Trecho para leitura
┌──
A compreensão do mundo sempre foi o grande desafio do ser humano. Aliás, do universo todo. E, em busca deste conhecimento, o homem criou abordagens diversas. Nessa linha sucederam na história pensadores brilhantes que construíram sofisticados sistemas de compreensão do mundo. Todos eles se apoiavam em ideias fundamentais que balizavam sua visão do mundo e, pedra por pedra, erigiram seus sistemas de pensamento.
A comunicação era difícil. Poucos foram os pesadores que tiveram seus pensamentos documentados para a posteridade. Mas, apesar de poucos, as bases antigas do pensamento humano passaram pelas gerações e chegaram aos dias de hoje. A tecnologia evoluiu e a imprensa multiplicou as possibilidades de registro do pensamento humano e de sua disseminação. O número de pensadores aumentou proporcionalmente às possibilidades de registro e comunicação de ideias. A internet surgiu e a barreira de disseminação dos pensamentos ruiu. As redes sociais emergiram e as tais barreiras praticamente nem existem mais. A compilação do conhecimento humano na inteligência artificial parece nem considerar que um dia houve barreiras.
└──
Dados registrados
┌──
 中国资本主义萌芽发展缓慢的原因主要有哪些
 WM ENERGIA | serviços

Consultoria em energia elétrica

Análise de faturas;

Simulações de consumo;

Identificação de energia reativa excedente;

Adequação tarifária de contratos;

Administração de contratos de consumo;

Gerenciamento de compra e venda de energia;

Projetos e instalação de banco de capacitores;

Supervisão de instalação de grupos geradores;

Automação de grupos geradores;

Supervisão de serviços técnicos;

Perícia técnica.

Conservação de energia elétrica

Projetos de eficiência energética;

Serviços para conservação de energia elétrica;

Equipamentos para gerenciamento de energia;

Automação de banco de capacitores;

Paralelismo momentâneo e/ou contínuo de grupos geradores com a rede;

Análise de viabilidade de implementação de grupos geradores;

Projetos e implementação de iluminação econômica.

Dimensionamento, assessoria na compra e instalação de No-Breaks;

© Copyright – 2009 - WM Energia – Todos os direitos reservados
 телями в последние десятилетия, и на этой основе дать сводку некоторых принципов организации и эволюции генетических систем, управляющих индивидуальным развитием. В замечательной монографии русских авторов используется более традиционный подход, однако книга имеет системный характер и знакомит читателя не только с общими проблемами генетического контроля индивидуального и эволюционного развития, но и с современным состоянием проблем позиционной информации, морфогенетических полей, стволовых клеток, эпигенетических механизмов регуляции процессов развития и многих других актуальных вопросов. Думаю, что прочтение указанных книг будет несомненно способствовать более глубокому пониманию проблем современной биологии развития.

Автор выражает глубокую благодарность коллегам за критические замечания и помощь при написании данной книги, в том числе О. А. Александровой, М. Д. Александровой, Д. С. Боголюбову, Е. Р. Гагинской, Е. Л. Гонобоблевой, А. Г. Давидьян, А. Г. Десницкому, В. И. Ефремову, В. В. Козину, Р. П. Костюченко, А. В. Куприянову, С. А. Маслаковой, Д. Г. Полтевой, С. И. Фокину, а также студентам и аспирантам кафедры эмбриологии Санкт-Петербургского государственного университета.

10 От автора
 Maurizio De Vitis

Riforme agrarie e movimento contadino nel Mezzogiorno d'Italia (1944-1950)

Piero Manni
└──
Atividade
Prolongue o trecho sobre o pensamento humano a partir de onde ele termina. As linhas registradas não têm nenhuma relação com o trecho sobre o pensamento humano.

Resposta da atividade
É interessante reparar que o conhecimento é cumulativo, pois as ideias primordiais produzidas na filosofia grega clássica, são ainda o fundamento de muitos (se não todos) dos sistemas de pensamento. Mas alguns períodos e pontos de inflexão são notáveis. Alguns pela produção, outros pela falta de produção filosófica de qualidade. Exemplo clássico é a chamada Idade das Trevas, que durou cerca de dez séculos (século IV ao século XV). Não que não tenha ocorrido avanços nesse período, seria ingênuo achar que em mais de dez séculos nada se tenha produzido. Mas os avanços vieram sobretudo nas artes e na tecnologia. E, obviamente, as transformações sociais nunca deixaram de existir. Mas, pense quantos pensadores deste período são inovadores por seus feitos filosóficos? Compare com a quantidade de gregos que você possa se lembrar. Houve, claro, mas não em quantidades com qualidade memorável.
A modernidade marcou talvez um dos principais pontos de inflexão na história da filosofia. Descartes e seu método, o Iluminismo com tantos nomes importantes, o pensamento político-econômico. Após o século XVI o homem parece ter novamente despertado para a compreensão do mundo e deu à história rumos inesperados.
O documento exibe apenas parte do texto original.